=== Records ===

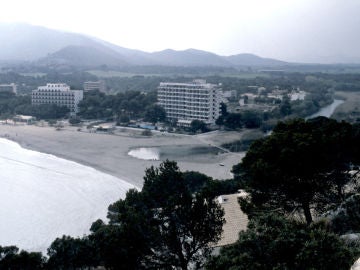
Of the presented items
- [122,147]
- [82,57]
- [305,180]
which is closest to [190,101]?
[122,147]

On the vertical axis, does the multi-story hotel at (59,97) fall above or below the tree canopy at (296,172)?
below

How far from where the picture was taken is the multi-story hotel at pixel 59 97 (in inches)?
1714

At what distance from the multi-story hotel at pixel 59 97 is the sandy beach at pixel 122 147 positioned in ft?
23.5

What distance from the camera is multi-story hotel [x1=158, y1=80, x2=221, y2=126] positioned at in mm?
36938

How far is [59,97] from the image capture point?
44.0 meters

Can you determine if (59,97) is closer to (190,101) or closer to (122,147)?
(190,101)

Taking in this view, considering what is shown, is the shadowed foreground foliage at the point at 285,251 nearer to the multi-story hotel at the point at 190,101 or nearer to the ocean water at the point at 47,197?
the ocean water at the point at 47,197

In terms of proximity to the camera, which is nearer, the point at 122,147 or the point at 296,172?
the point at 296,172

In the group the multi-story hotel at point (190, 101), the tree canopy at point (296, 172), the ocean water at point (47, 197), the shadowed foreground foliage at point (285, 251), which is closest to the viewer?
the shadowed foreground foliage at point (285, 251)

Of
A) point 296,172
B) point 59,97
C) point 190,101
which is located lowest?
point 59,97

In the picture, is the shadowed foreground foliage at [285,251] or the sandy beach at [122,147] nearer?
the shadowed foreground foliage at [285,251]

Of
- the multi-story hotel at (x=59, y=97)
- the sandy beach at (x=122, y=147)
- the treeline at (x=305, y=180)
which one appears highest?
the treeline at (x=305, y=180)

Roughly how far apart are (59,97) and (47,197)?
26790 millimetres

=== What the task asks ===
Omit the pictures. Transcribe every record exactly.

=== Answer to this exercise ===
Of the presented items
- [122,147]
- [82,57]
- [305,180]
which is closest to [190,101]?
[122,147]

On the vertical axis, does the multi-story hotel at (59,97) fall above or below the tree canopy at (296,172)?
below

How far from where the picture was taken is the multi-story hotel at pixel 59 97 (in inches)?
1714

At what distance from the multi-story hotel at pixel 59 97 is the sandy beach at pixel 122 147 positioned in ft?
23.5

What distance from the camera is multi-story hotel [x1=158, y1=80, x2=221, y2=126] positioned at in mm?
36938

How far is [59,97] from the image capture point?
44.0 meters

Can you determine if (59,97) is closer to (190,101) or closer to (122,147)?
(190,101)

Taking in this view, considering what is shown, is the shadowed foreground foliage at the point at 285,251 nearer to the multi-story hotel at the point at 190,101 or nearer to the ocean water at the point at 47,197?
the ocean water at the point at 47,197

In terms of proximity to the camera, which is nearer, the point at 122,147 or the point at 296,172?
the point at 296,172

In the group the multi-story hotel at point (190, 101), the tree canopy at point (296, 172), the ocean water at point (47, 197), the shadowed foreground foliage at point (285, 251), which is closest to the viewer?
the shadowed foreground foliage at point (285, 251)

Of
A) point 296,172
B) point 59,97
C) point 190,101
which is located lowest?
point 59,97

In the picture, is the shadowed foreground foliage at [285,251] or the sandy beach at [122,147] nearer?
the shadowed foreground foliage at [285,251]

Of
- the multi-story hotel at (x=59, y=97)
- the sandy beach at (x=122, y=147)
- the treeline at (x=305, y=180)
which one appears highest?
the treeline at (x=305, y=180)

Roughly how far apart are (59,97) and (47,197)?
26790 millimetres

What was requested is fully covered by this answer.